Make everyone’s tax returns public

Whoa, what? You read that right: let’s put every American’s tax return in the online public domain—after anonymizing it to remove their name and other personally identifying information.

make-tax-returns-publicAs this Fusion piece on the idea noted, Norway and Sweden are two famous examples of countries releasing all individual tax returns for the sake of transparency. Of course, America copying this one idea certainly isn’t going to turn our country into a Scandinavian outpost, especially given the vast social, political, and demo-graphical differences. It isn’t meant to. The goal would be to reveal new insights about the nature of economic inequality in our country and economic policy as the actual lived experience of millions of ordinary people.

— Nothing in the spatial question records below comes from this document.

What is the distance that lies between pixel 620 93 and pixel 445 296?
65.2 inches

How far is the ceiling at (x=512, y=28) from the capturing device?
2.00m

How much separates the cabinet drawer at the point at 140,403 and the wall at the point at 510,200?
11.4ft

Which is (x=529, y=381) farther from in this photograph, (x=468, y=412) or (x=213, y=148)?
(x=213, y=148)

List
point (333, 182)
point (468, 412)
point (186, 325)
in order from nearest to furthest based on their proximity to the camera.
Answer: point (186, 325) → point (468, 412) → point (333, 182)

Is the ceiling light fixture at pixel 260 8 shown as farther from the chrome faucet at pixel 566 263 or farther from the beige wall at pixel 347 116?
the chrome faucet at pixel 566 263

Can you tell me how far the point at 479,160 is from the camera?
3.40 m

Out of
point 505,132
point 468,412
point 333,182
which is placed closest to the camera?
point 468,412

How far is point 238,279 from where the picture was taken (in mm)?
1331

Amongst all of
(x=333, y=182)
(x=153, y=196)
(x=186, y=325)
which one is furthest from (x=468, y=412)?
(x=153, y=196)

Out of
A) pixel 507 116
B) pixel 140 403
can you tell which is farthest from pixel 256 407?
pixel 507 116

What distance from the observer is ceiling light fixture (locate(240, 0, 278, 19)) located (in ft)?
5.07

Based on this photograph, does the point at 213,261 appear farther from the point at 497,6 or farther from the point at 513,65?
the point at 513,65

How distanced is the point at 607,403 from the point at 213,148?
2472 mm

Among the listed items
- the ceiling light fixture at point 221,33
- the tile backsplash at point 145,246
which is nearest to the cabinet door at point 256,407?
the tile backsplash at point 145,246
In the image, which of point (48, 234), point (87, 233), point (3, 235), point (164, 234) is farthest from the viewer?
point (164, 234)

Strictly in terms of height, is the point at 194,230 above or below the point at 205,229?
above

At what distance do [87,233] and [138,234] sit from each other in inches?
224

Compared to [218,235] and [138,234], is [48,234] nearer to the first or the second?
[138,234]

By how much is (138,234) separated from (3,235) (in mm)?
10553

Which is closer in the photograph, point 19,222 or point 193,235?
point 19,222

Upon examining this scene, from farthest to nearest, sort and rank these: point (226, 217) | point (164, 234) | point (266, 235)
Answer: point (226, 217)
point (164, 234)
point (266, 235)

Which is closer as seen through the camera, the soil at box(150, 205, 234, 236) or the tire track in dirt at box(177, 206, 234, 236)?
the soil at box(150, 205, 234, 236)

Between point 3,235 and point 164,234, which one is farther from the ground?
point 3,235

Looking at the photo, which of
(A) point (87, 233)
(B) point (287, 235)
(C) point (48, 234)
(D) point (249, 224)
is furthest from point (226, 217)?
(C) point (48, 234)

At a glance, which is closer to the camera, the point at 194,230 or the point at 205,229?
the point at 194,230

The proposal, in fact, has some precedence in the United States. As tax policy experts are well aware, the Internal Revenue Service already publishes anonymized data on the 400 richest taxpayers in the aggregate—key nuggets of information such as the top earners’ salaries and wages, capital gains from investments, and tax rates. Many presidential candidates also voluntarily release their individual income tax returns and often press each other to follow suit, which helps expose potential conflicts of interest and aids in vetting of candidates on behalf of voters. (Individual records gathered by the U.S. Census, which include financial information, are kept confidential for 72 years.)

If implemented in the United States, the released tax returns could include basic elements like income, tax rate, gender, and geography. The rest with identifying details, including name and address, should be anonymized in order to minimize political backlash and avoid the problems that other countries have faced as a result of publishing tax returns without redaction—bullying, harassment, targeting by burglars, and so forth.